### Texte à lire
>>>
Faire entendre toutes les voix
Les banques de développement et les banques dont les actionnaires sont des États souverains n’ont pas la réputation d’être agiles et innovantes. À quel point cela a-t-il été difficile d’introduire une culture de l’innovation, des transgresseurs des règles, dans une institution telle qu’Afreximbank ?
Emeka Uzoigwe explique que la culture de son établissement consiste davantage à être audacieux et ambitieux pour résoudre de gros problèmes et à jouer un rôle transformateur. Il ajoute que le leadership est dynamique et, tout aussi important, qu’il soutient les nouvelles idées, à condition qu’elles soient bien détaillées et bien pensées et qu’elles abordent les principales contraintes qui freinent le commerce.
C’est pourquoi Afreximbank évolue assez rapidement, juge-t-il. « Notre philosophie est de voir grand. Nous exécutons de manière agile, bien sûr, sur la base de données et de connaissances fiables et brisons également les frontières, mais avec la conviction que cela transformera l’Afrique. »
Au fur et à mesure que la banque étend son activité, comment cherche-t-elle à mettre en œuvre les idées et produits qu’elle développe ? L’équipe d’innovation a été créée en 2016, explique son responsable, mais plus que des techniciens, ce qui était recherché, c’était des apporteurs de solutions aux problèmes, dotés d’une expérience dans des rôles commerciaux. Ceci, explique-t-il, est de s’assurer que l’innovation est orientée vers la fourniture de solutions aux clients, et que l’état d’esprit est au numérique.
De plus, il est important de s’assurer de la diversité des voix et de points de vue. Ainsi, dans la politique de recrutement, il a été porté une attention particulière à la répartition géographique des équipes, afin d’assurer un mélange d’expériences, de tranches d’âge et de personnes issues de banques de développement et de banques commerciales.
En plus de fusionner ces différents ensembles de compétences, il est important de soutenir les équipes en leur donnant la possibilité de débattre librement, et d’avoir une large ouverture d’esprit pour développer des stratégies efficaces et pratiques.
<<<
### Consigne 1
Recopiez le passage du texte sur Afreximbank qui commence par « De plus, il » et se termine par « efficaces et pratiques. ».
### Consigne 2
Traduisez en anglais cette phrase du texte sur Afreximbank : « De plus, il est important de s’assurer de la diversité des voix et de points de vue. »

### Données fournies
>>>
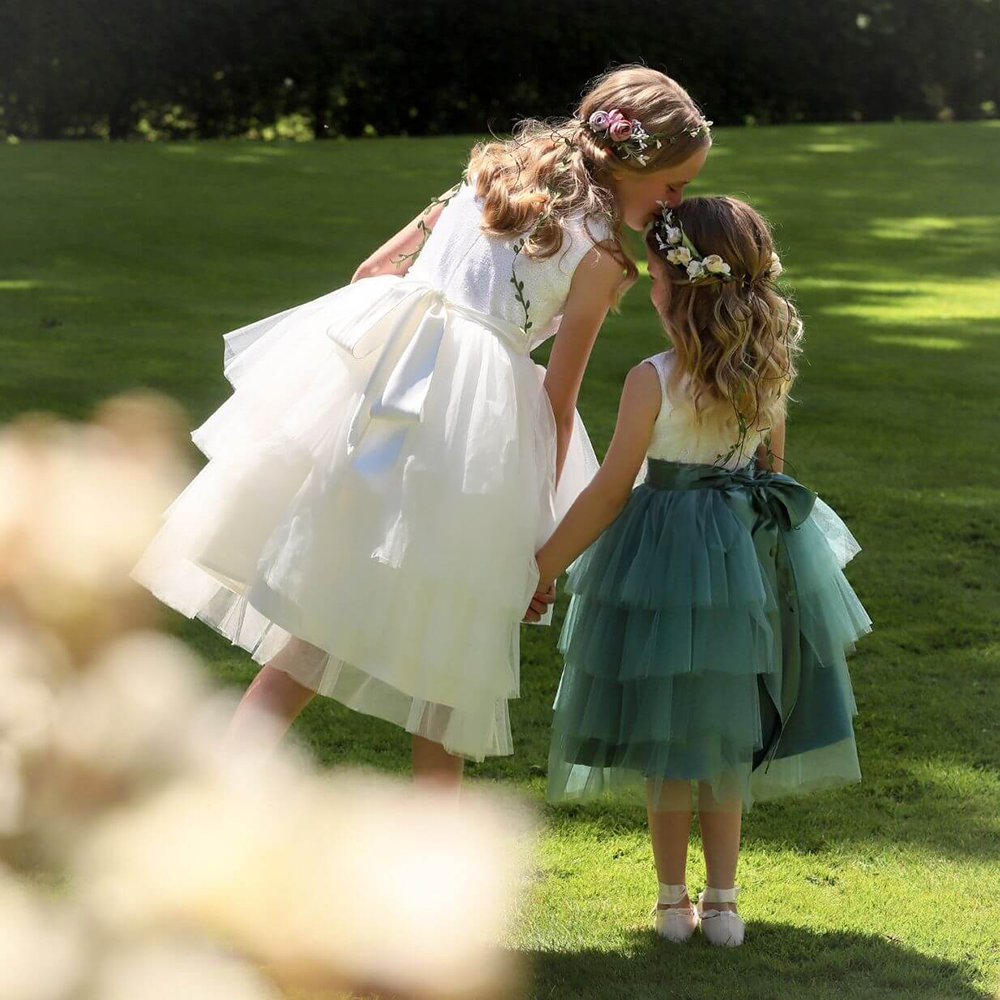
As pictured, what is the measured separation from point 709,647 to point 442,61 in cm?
1560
<<<
### Solution 1
De plus, il est important de s’assurer de la diversité des voix et de points de vue. Ainsi, dans la politique de recrutement, il a été porté une attention particulière à la répartition géographique des équipes, afin d’assurer un mélange d’expériences, de tranches d’âge et de personnes issues de banques de développement et de banques commerciales.
En plus de fusionner ces différents ensembles de compétences, il est important de soutenir les équipes en leur donnant la possibilité de débattre librement, et d’avoir une large ouverture d’esprit pour développer des stratégies efficaces et pratiques.

### Solution 2
Moreover, it is important to ensure a diversity of voices and points of view.